Given, r = e^3θ, 0 ≤ θ ≤ 2π

We have to find the exact length of the polar curve.

The length of the polar curve is given by \(\int_{a}^{b}\sqrt{(r^{2}+(\frac{dr}{d\theta })^{2})d\theta }\)

We know, r = e^3θ

dr/dθ = 3e^3θ

Substituting the values in the formula,

= \(\int_{0}^{2\pi }\sqrt{((e^{3\theta })^{2}+(3e^{3\theta })^{2})d\theta }\)

= \(\int_{0}^{2\pi }\sqrt{((e^{3\theta })^{2}+9(e^{3\theta })^{2})d\theta }\)

Taking out common term,

= \(\int_{0}^{2\pi }\sqrt{((e^{3\theta })^{2}(1+9)d\theta }\)

= \(\int_{0}^{2\pi }e^{3\theta }\sqrt{10}\:d\theta\)

= \(\sqrt{10}\int_{0}^{2\pi }e^{3\theta }\: d\theta\)
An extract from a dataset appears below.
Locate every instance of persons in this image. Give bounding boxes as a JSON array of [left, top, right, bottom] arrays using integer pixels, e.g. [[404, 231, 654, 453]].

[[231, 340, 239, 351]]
\(\\=\sqrt{10}\left [ \frac{e^{3\theta }}{3} \right ]_{0}^{2\pi } \\ \\=\frac{\sqrt{10}}{3}\left [ e^{3\theta } \right ]_{0}^{2\pi } \\ \\=\frac{\sqrt{10}}{3}\left [ e^{3(2\pi ) } -e^{2(0)}\right] \\ \\=\frac{\sqrt{10}}{3}\left [ e^{6\pi } -e^{0}\right]\)

We know, e⁰ = 1

\(=\frac{\sqrt{10}}{3}\left [ e^{6\pi } -1\right]\)

Therefore, the exact length of the polar curve is \(\frac{\sqrt{10}}{3}\left [ e^{6\pi } -1\right]\)